Por un instante, el sol cegó a Joseph. Después vio, como si se tratase de un sueño, que un carruaje los esperaba. Era el mejor de los carruajes de Gabriela. Negro y rápido, había sido reforzado por el mejor herrero de Bolonia con placas de hierro en los costados y remaches en las ruedas. El cochero también era el más fuerte y fiel de entre los criados de la mujer.
Joseph voló por el patio hacia la puerta abierta del carruaje. El cochero levantó el brazo para apercibirlo e inmediatamente lo bajó en un mismo movimiento, fustigando a los caballos.
El tiro de sementales se puso en marcha briosamente, mientras el muchacho alargaba las zancadas para asirse al carro. La sangre le corría por el hombro, donde lo habían herido. Los caballos avanzaban ya a pleno galope cuando la última zancada de Joseph lo situó junto a la puerta del vehículo. Abraham sacó la mano y lo arrastró dentro.
Los soldados los siguieron entre alaridos por la Plaza Mayor y después hasta las casetas de los banqueros, donde León Santángel seguía comerciando. Segundos más tarde, consiguieron poner tierra de por medio y despistar a sus perseguidores, internándose a todo galope por las enrevesadas callejuelas en dirección a la puerta oeste de la ciudad. Limpiando la herida del hombro de Joseph y vendándola con un trapo limpio de fino lino, iba la hija de Gabriela, Sara. Se había vestido como una novia y lucía una sonrisa radiante como mil soles. Frente a ella, sentada junto a Abraham y sosteniendo su mano, viajaba también Gabriela.

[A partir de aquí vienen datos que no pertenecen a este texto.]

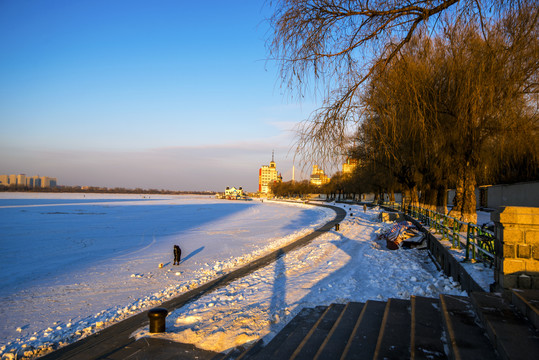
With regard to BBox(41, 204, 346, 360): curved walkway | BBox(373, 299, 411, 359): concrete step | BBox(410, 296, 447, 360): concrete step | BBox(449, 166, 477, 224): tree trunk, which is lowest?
BBox(41, 204, 346, 360): curved walkway

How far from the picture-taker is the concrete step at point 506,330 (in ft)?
9.86

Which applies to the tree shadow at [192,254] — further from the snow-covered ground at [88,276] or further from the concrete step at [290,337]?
the concrete step at [290,337]

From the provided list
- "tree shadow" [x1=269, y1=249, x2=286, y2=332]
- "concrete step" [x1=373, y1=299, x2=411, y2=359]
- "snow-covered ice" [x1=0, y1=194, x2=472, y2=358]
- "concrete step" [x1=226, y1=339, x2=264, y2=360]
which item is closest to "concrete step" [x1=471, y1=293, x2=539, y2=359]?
"concrete step" [x1=373, y1=299, x2=411, y2=359]

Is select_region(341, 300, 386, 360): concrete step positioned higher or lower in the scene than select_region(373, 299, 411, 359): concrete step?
lower

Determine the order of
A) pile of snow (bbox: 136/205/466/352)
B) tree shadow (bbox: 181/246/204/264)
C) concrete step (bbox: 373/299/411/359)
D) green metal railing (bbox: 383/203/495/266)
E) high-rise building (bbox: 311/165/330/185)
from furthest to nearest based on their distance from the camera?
tree shadow (bbox: 181/246/204/264) → green metal railing (bbox: 383/203/495/266) → pile of snow (bbox: 136/205/466/352) → high-rise building (bbox: 311/165/330/185) → concrete step (bbox: 373/299/411/359)

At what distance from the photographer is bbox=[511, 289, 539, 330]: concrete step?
3.52 m

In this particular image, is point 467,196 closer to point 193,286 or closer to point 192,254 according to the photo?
point 193,286

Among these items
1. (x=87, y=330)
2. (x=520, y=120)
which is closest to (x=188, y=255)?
(x=87, y=330)

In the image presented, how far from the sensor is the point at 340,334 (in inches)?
189

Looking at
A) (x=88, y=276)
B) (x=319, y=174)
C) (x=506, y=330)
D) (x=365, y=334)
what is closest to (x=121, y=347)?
(x=365, y=334)

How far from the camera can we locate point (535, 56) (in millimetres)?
5473

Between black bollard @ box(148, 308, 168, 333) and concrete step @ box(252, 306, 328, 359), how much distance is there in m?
2.41

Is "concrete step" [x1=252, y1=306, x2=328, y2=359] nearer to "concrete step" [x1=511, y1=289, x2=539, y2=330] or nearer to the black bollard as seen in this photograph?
the black bollard

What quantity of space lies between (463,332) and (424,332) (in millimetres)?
446
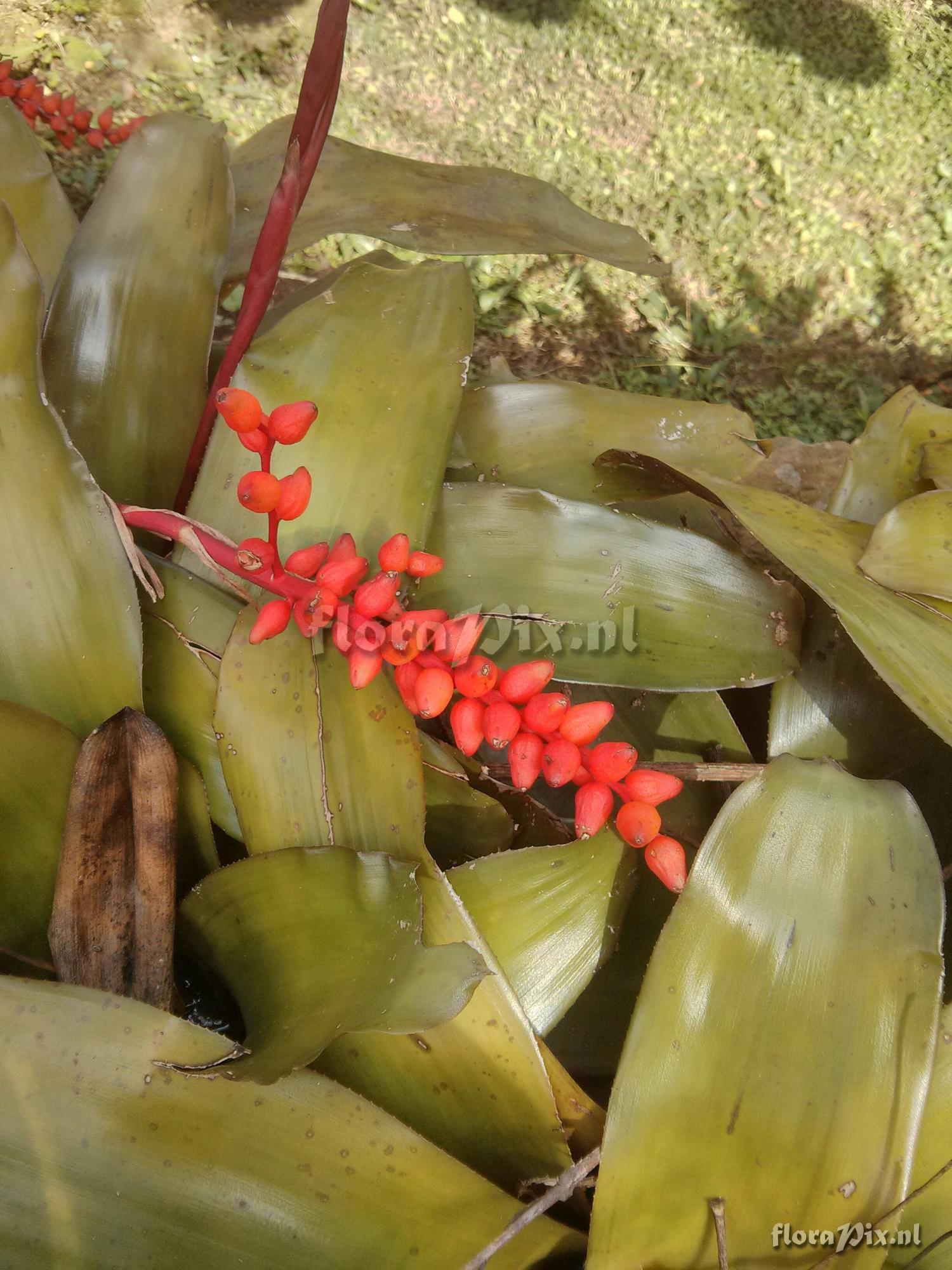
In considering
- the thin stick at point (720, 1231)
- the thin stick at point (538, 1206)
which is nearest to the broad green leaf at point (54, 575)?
the thin stick at point (538, 1206)

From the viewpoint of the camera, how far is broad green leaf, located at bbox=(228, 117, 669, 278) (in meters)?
1.17

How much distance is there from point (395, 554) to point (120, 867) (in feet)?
1.27

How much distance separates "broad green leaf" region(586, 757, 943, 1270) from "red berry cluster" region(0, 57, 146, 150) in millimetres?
1465

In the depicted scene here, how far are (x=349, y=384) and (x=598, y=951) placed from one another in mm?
662

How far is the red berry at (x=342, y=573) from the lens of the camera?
750 mm

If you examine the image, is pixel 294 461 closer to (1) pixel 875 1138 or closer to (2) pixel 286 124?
(2) pixel 286 124

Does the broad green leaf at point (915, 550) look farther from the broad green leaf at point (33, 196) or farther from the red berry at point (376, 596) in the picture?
the broad green leaf at point (33, 196)

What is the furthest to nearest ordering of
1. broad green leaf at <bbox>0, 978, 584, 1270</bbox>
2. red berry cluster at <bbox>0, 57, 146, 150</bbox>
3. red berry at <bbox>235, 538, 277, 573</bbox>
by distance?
red berry cluster at <bbox>0, 57, 146, 150</bbox> < red berry at <bbox>235, 538, 277, 573</bbox> < broad green leaf at <bbox>0, 978, 584, 1270</bbox>

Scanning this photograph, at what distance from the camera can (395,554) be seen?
2.60 feet

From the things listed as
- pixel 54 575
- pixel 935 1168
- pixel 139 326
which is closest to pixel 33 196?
pixel 139 326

Había más guardias a las puertas de la ciudad. Esta vez Joseph sintió que el valor batía sus poderosas alas dentro de su pecho. Al cochero lo mataron antes incluso de que él tuviera tiempo de lanzarse fuera del carruaje. Con Abraham a su lado, creyó notar el poder de Dios manifestándose a través de su brazo y dirigiendo su espada contra la carne de sus enemigos, hasta que fueron reducidos a un sangrante coro de palabras de rendición.
Sin embargo, Abraham, el que poco antes fuera un anciano para su hijo y ahora un ángel vengador que manejaba la espada con exquisita habilidad, recibió una puñalada por la espalda. Entonces Joseph sacó pecho clavando su espada con tal fuerza en el vientre del agresor de su padre que, una vez abatido, el hombre no tuvo el consuelo de morir yaciendo en la tierra, sino suspendido en la espada que lo había ensartado y lo sostenía en pie firmemente.
Joseph, transformado por la visión de la muerte, se sintió como si estuviera hecho de piedra. Su padre lo rodeó con el brazo y lo introdujo de nuevo en el carruaje. Abraham parecía haber crecido hasta alcanzar el tamaño de un gigante y lo conducía con la misma facilidad y falta de esfuerzo que lo había hecho cuando él era un niño en Montpellier. Al abrigo de los brazos de su padre, una vez más cubiertos de sangre y muerte, Joseph vio que la propia Gabriela se encaramaba al pescante de un salto, para reemplazar al cochero muerto. Con un fuerte restallido de las riendas, iniciaron su largo viaje para alejarse de la ciudad en busca de la seguridad del mar.